The cascade pushes the ceiling up. It does not lift it. Level 2 became dramatically more tractable. Level 3 stayed hard. Level 5 stayed harder. The Experiential Index essay said there would be parts of language that cannot be translated into propositional content because the content being indexed is constitutively experiential. The lab agreed.

From Context Engineering to Substrate Engineering

Most writing on context engineering treats it as something you perform per session. Anthropic defines the discipline as “the art and science of curating what will go into the limited context window from that constantly evolving universe of possible information,” and frames the curation as happening “each time we decide what to pass to the model.” That is a real discipline. It is not the discipline that compounds. It is the discipline that pays the translation tax once per session, and the translation tax grows as the project grows.

What the work actually demands is substrate engineering. The artifact you build once that every prompt and every agent and every future version of yourself can point at. Not “write better specs” — build the substrate the specs are a structured projection of, and let the projection compound as the substrate grows.

The experiential-index thesis has one more thing to say here. The reason indexical language works between humans is not that we are disciplined about maintaining the experiential substrate. We are not. Humans are not annually re-verifying that they remember what warmth feels like. The substrate is structural for humans because it is biological — the shared body keeps it alive without anyone tending it.

When we try to build an equivalent for AI, we cannot rely on biology. We have to substitute structure for biology. The maintenance has to be enforced by the system, because nothing else will keep it alive.

What I Do Not Have

A few acknowledgments to close.

I do not have a recipe for building the substrate in environments where it does not exist.

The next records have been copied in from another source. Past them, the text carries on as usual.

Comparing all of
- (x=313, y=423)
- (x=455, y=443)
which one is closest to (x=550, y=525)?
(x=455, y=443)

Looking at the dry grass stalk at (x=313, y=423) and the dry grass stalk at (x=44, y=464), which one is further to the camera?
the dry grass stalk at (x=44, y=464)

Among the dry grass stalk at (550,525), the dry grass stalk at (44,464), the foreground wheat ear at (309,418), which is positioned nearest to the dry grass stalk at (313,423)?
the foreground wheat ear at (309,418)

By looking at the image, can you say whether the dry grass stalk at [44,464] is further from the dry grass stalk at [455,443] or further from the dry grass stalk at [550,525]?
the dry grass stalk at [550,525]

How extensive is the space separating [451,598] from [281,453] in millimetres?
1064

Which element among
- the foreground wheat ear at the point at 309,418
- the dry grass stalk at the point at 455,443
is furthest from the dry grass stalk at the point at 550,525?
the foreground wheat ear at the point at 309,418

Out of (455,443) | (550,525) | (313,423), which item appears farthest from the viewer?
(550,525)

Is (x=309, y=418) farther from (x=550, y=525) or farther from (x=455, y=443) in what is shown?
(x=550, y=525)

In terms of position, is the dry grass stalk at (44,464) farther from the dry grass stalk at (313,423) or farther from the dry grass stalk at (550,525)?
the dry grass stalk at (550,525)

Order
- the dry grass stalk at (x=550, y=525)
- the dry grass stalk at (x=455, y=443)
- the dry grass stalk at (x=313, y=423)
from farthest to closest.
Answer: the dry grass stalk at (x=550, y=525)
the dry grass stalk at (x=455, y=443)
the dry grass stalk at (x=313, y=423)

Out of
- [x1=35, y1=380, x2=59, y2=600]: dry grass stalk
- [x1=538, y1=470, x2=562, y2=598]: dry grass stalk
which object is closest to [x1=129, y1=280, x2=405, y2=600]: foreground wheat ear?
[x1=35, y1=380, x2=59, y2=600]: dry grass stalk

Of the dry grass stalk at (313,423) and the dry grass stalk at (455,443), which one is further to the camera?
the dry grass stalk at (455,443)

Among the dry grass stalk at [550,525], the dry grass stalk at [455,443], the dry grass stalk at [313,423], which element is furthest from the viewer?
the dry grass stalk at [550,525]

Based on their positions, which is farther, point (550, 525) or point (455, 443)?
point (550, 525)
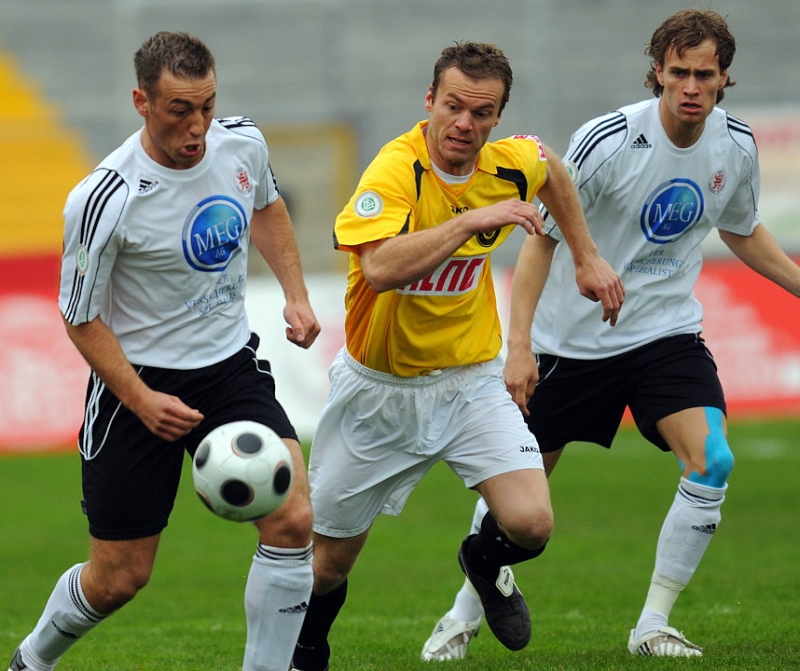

The lab was greenfield. I built the cascade for a system I authored myself, on a codebase I controlled, with no legacy to migrate. The harder version of the problem — taking an organization with twenty years of un-citable decisions and gradually bringing them into a substrate — is the version I am only beginning to work on in another part of my professional life. The lab took roughly two months from “this might be a thing” to “this is the only way I work.” The harder version will take longer.

I do not have a complete answer for Level 3 or Level 5. I have flags, surfacing mechanisms, lessons learned registers, and explicit acknowledgments of where the substrate cannot translate. I do not have a substrate that translates appropriate judgment into propositional content the agent can act on. The Experiential Index was right that I will not, because the content cannot be translated. The best I can do is understand where the cascade carries the load and where it cannot, and adapt my own process to cover the rest.

I do not know how this generalizes to teams. The cascade in a single-author project has a clear authoring authority and a citation chain I can hold in my head. A team has politics, hierarchy, competing standards, and the real problem that structural discipline feels constraining to humans who run on motivational substrate. The same structure that frees the AI to do compound work may feel like bureaucracy to the humans alongside it. How that trade resolves at scale is something I have opinions about but no evidence for.

The ceiling is real. The room beneath it is larger than I thought.